Gorden, who serves as the director of Iowa State’s Veterinary Field Services, says his solo trips to area farms is just one of the ways COVID-19 has affected the unit that provides individual animal and herd health services to producers in the Ames area.
In late March, the fourth-year veterinary students departed their rotations and the service’s clinicians were on their own.
“While we had a contingency plan in place, we had to make a few adjustments,” Gorden said. “We’re sanitizing the building more, wiping down the trucks and we were only allowing one person in the vet truck at a time.
“Clients are no longer allowed in our building. We have also been consistently wearing a mask since none of us want to be the person to bring the disease onto our client farms and into this facility.”

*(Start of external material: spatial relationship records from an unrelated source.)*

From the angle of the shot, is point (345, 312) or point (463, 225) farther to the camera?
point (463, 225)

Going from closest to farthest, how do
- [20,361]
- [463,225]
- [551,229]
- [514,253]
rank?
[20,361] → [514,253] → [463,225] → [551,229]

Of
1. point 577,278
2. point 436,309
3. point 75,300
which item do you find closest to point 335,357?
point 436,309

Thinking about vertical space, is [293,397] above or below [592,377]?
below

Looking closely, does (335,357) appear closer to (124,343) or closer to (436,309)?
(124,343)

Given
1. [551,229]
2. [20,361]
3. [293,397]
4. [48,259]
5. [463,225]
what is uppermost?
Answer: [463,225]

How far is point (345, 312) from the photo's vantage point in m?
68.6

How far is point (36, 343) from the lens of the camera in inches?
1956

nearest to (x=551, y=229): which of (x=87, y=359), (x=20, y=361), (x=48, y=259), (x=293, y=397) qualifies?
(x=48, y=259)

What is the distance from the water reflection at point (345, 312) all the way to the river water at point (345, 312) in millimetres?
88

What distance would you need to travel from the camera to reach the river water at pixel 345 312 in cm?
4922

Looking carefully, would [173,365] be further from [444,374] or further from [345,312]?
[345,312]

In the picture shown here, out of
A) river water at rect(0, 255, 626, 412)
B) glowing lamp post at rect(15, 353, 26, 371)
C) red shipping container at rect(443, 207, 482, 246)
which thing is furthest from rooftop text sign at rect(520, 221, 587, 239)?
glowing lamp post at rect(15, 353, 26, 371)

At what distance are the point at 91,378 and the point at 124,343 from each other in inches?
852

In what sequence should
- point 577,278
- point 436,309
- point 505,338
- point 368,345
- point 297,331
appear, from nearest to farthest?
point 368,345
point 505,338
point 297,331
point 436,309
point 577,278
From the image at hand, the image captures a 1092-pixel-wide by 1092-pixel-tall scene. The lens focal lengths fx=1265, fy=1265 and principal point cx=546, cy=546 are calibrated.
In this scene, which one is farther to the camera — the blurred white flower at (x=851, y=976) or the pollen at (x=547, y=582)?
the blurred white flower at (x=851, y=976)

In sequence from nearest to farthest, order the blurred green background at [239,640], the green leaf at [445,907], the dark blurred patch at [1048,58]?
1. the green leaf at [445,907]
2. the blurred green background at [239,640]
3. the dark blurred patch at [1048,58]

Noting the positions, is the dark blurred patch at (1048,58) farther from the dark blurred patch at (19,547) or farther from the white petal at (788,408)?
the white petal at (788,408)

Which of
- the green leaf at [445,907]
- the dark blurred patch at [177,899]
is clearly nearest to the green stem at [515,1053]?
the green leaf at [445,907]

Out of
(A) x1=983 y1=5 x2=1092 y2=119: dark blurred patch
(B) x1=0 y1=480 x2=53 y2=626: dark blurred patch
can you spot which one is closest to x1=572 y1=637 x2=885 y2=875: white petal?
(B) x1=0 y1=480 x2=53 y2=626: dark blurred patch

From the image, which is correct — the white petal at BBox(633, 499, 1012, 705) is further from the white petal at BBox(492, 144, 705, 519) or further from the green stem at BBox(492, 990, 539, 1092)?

These adjustments to the service haven’t affected the patients the clinicians see. Beef cattle and dairy cattle cases have remained steady. It’s been pretty much “business as usual” according to Gorden.
In addition to treating area livestock, Gorden and his fellow field services veterinarians have been providing producers with information on how to protect their farms from COVID-19.
“The producers have a lot of questions,” said Mitch Hiscocks, clinical professor of veterinary diagnostic and production animal medicine. “We try to tell them not to be afraid but to be respectful of the virus.”
The most significant change has been working with this year’s fourth-year veterinary students who started out their rotations with online courses. In early July, the fourth-year students returned to the college, but their rotations in field services have been adjusted.
Students and clinicians don’t get together for daily rounds in the Field Services Building. Now rounds are held virtually through Zoom meetings. The number of students going out on calls has been reduced and multiple vehicles are used to get to the site.
The first few rotations were a learning curve for all of us,” Gorden said. “We had to adopt policies as needed and make it work.
“I believe we did okay with online courses, but it’s not the same as getting to treat an animal live and in person.”